Planning a wedding is a complicated task, requiring nerves of steel to navigate all the possible pitfalls, stay on track and make the right decisions. Whether the wedding is a small intimate affair or a grand statement of the wedding couple's union, the wedding is always a sacred event. Trying to cater for multiple religions or cultures can present quite a challenge. While it is important to stay true to the couples closely held beliefs and cultures, a successful multicultural wedding does require a measure of compromise.
Communication is the key
The trouble with people is that they have preconceived ideas and when those expectations are not met there is much drama and hurt feelings. From the beginning of the planning process, keep the cultural and religious influences that will be incorporated into the wedding in the open.
Educate the guests of your intentions
If the wedding requires that the guests wear certain religious items such as a Kippah (Jewish skullcap), inform in advance. Expect a few guests form other cultures to resist and have a backup plan to handle or accommodate their wishes.

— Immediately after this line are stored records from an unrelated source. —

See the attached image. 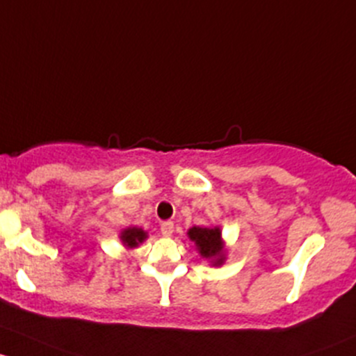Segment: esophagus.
I'll return each mask as SVG.
<instances>
[{"mask_svg": "<svg viewBox=\"0 0 356 356\" xmlns=\"http://www.w3.org/2000/svg\"><path fill=\"white\" fill-rule=\"evenodd\" d=\"M173 232H175L173 221H164L163 225H161V233H163V236H171Z\"/></svg>", "mask_w": 356, "mask_h": 356, "instance_id": "1", "label": "esophagus"}]
</instances>
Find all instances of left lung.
<instances>
[{"label": "left lung", "mask_w": 356, "mask_h": 356, "mask_svg": "<svg viewBox=\"0 0 356 356\" xmlns=\"http://www.w3.org/2000/svg\"><path fill=\"white\" fill-rule=\"evenodd\" d=\"M190 240L195 241L200 255L205 259H214V264H222V243L219 228H192L188 232Z\"/></svg>", "instance_id": "8db88e82"}]
</instances>
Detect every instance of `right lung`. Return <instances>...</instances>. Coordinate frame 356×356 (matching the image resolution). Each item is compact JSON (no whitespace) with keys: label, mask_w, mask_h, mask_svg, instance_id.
Returning <instances> with one entry per match:
<instances>
[{"label":"right lung","mask_w":356,"mask_h":356,"mask_svg":"<svg viewBox=\"0 0 356 356\" xmlns=\"http://www.w3.org/2000/svg\"><path fill=\"white\" fill-rule=\"evenodd\" d=\"M145 234L142 232L140 228H130V229H124L122 233V240L124 245H128V247H137L138 243H142V241L145 240Z\"/></svg>","instance_id":"add662e5"}]
</instances>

If the wedding uses cultural traditions, include a brief explanation of their significance in the wedding program.
Don’t try to please everyone
Having two different weddings to cater for both cultures is expensive. However, trying to cram everything from different cultures into a single wedding ceremony can lead to disaster. Be selective in which traditions to include, a wedding is a perfect event to explore different cultures, so used this moment to introduce the family and guests to some of your cultural traditions.
Be open when approaching a multicultural wedding, as these can lead to some surprising and memorable fusions of traditions, food, outfits, music and décor. Remember, the only person you really need to impress is your partner.